Thriller “Bird Box” Scares Audience With Unpredictable Plot

Netflix’s Adaptation to Novel Intertwines Deeper Meanings into Engaging Screenplay


If someone is a social media user, there is no way they could have gone without seeing the latest meme or gif with Sandra Bullock blind-folded, as she is in Netflix’s “Bird Box.” Netflix aired “Bird Box” on Dec. 13, and since then, it has been watched by over 45 million accounts, making it the most-viewed seven-day film released on the streaming service and leaving viewers blown away with the special effects, acting and intricate plot.

Director Susan Bier adapted the 2014 novel by author Josh Malerman into a outstanding movie that uses captivating techniques such as flashbacks, special effects and outstanding acting while jumping between timelines. “Bird Box” grabs the attention of viewers of all ages through the post-apocalyptic drama theme that consistently engages its audience.

What makes this film so different from other thriller movies are the monsters. Although they are never revealed, the audience is able to come to the conclusion that the horrors are not visible; however, the audience can sometimes hear them. The creatures do not pick and choose who they target, but those who see them commit suicide, hence avoiding the effects by wearing blindfolds.

The title comes from the box of birds that main character, Malorie, and her children bring onto their boat while on a river cruise to seek refuge from the creatures. These birds are a warning signal that the evil creatures are near and danger is approaching.

Upon first watching this movie, viewers are not only entertained by the engaging and often humorous screenplay, but they may also draw conclusions to a deeper meaning intertwined into the plot.
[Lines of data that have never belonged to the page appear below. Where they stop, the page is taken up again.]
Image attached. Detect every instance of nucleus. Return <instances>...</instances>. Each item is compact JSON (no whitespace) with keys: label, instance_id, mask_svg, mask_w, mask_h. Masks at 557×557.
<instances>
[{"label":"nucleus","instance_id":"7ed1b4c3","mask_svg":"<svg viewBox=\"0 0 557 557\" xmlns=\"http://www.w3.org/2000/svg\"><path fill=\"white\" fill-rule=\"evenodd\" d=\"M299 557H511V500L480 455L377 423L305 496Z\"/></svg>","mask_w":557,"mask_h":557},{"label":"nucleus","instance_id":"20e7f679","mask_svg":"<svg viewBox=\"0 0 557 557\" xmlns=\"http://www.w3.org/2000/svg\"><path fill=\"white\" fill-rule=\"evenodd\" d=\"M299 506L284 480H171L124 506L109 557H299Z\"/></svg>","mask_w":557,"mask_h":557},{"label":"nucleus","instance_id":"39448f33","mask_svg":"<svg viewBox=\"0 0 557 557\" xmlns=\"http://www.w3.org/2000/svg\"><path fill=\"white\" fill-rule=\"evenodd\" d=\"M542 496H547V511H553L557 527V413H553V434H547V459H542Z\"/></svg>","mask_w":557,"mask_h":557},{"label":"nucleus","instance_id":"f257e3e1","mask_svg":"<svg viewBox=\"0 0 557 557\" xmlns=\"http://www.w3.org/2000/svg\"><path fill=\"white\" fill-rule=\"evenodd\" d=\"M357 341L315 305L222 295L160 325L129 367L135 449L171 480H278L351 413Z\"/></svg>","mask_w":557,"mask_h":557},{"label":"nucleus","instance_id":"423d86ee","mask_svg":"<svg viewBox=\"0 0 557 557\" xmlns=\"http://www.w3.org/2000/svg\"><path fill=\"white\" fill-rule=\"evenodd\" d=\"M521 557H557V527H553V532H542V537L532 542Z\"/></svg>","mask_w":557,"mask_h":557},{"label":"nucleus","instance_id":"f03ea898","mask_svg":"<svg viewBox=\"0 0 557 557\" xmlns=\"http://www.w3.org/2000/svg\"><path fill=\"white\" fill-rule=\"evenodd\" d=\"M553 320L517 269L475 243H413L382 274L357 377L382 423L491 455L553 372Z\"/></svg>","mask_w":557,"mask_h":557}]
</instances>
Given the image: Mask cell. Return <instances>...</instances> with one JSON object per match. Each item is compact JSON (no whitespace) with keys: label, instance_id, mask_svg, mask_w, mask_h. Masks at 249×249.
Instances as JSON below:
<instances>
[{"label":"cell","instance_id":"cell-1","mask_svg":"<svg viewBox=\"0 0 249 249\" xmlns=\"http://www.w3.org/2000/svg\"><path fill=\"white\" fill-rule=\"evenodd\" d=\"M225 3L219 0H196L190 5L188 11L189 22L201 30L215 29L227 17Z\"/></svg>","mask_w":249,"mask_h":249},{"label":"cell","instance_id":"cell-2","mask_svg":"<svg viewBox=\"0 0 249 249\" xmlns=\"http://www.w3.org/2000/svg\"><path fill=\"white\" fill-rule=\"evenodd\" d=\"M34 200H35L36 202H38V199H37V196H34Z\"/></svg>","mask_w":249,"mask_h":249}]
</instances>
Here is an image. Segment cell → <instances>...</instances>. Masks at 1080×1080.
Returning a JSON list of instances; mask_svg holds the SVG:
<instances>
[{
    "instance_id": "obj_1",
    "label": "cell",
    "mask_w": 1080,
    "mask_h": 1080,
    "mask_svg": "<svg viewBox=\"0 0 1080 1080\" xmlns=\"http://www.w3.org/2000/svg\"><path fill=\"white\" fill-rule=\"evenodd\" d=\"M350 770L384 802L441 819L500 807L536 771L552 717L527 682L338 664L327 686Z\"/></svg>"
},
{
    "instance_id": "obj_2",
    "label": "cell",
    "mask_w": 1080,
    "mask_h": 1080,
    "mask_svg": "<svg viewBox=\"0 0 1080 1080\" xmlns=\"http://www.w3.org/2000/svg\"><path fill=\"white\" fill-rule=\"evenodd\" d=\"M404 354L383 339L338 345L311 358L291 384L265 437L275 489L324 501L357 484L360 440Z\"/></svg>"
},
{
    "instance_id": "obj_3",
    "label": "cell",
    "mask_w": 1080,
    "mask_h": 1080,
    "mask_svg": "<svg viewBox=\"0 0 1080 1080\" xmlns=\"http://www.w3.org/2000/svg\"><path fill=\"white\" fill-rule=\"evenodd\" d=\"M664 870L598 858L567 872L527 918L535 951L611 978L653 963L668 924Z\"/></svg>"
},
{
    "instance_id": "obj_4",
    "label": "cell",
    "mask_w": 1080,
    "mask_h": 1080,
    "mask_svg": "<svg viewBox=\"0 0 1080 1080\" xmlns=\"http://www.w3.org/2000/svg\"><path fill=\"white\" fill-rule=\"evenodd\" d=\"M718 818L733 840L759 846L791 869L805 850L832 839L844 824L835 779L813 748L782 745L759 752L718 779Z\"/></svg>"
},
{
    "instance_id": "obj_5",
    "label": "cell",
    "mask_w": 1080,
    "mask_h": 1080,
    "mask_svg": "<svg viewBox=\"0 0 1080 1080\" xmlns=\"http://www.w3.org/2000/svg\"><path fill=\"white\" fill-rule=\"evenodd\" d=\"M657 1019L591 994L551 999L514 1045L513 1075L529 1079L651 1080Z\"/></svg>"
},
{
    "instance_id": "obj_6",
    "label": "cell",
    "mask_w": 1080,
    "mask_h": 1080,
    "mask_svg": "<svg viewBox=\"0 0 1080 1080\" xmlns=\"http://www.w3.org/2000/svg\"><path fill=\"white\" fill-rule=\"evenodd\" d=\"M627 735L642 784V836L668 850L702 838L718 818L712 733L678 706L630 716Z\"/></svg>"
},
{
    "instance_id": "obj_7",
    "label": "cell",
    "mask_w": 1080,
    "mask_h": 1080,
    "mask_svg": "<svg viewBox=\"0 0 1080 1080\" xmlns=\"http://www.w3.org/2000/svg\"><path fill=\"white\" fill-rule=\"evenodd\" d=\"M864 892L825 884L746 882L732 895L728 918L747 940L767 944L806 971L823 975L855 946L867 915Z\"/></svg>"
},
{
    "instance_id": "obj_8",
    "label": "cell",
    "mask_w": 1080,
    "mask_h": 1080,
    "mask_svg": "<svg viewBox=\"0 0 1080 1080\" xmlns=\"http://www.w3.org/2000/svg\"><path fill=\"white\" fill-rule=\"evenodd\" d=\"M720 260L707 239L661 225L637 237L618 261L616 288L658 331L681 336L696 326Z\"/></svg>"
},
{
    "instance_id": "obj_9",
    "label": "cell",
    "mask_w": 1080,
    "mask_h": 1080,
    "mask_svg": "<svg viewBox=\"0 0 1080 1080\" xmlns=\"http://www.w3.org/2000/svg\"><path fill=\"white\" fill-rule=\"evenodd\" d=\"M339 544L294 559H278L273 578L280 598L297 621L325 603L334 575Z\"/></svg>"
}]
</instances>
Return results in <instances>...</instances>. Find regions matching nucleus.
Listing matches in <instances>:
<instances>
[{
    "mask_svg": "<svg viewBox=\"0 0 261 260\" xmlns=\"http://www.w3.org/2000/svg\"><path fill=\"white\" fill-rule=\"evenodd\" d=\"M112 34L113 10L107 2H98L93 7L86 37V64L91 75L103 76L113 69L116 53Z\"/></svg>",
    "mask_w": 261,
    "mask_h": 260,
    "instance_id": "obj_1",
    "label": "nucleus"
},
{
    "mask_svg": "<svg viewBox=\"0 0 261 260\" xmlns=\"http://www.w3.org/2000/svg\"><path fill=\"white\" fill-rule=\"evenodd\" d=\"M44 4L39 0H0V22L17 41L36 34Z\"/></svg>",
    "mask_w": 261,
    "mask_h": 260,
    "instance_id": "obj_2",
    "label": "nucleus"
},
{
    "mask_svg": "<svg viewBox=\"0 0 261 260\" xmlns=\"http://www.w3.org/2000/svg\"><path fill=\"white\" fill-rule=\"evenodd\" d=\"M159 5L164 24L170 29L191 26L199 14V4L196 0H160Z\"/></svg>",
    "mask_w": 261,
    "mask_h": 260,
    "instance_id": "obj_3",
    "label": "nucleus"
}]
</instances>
As the audience knows, the monsters compel those who look at the creature to commit suicide, but there seems to be a loophole. Gary, an ill man trapped in a mental institution, roams freely outdoors unaffected by the monster. This raises the question: was he already affected by the creatures? Gary comes as a late addition to the group of unaffected people, asking for help and support. He claims to be alone and unaffected himself but acts suspicious. Questions between the members of the house are raised as to whether or not he is safe to be around. As the viewers later find out, the answer is no. He is a mentally ill man who feels determined to take on the quest to destroy humanity along with the monsters because the mentally ill relate more to the monsters than they do to their own species. Both a former psychiatric patient and a supermarket clerk who is referred to as “crazy” try to urge others to open their eyes into the everyday pain that they deal with.

Those who look will be affected, but these creatures do not pinpoint certain people, just as mental illness can affect anyone and impact their lives. There is no cure for mental illness. Though there are medicines to reduce symptoms, there is currently nothing to reverse one’s behavior, similar to those affected by the monsters in “Bird Box.” Once someone looks, he or she is forever hurt.

Ultimately, those who have not suffered the effects of the monsters are living in complete darkness. Constantly blocking off windows and wearing blindfolds, they attempt to prevent themselves from the harmful consequences of looking at the monsters. The monsters represent people’s own deepest, darkest fears, causing them to commit suicide. Agents of the monsters force people to take off their blindfolds and see their internal fears. By shining a light on mental health, “Bird Box” engages modern audiences with a unique conceptual horror that is unlike the jump scares and goriness of traditional horror films.

Many well-renowned actors contribute to the cast, such as Sandra Bullock playing Malorie, John Malkovich portraying Douglass and Danielle McDonald who played Olympia, who all do an exceptional job playing their role; however, Bullock carries the majority of the film through Malorie’s distressed and desperate experiences.

“Bird Box” relates to present day because today’s society can be scary and unpredictable. In attempt to comprehend those who are less fortune and mentally ill, “Bird Box” does an exceptional job at conveying a deeper message while still keeping its audience intrigued throughout the entire film.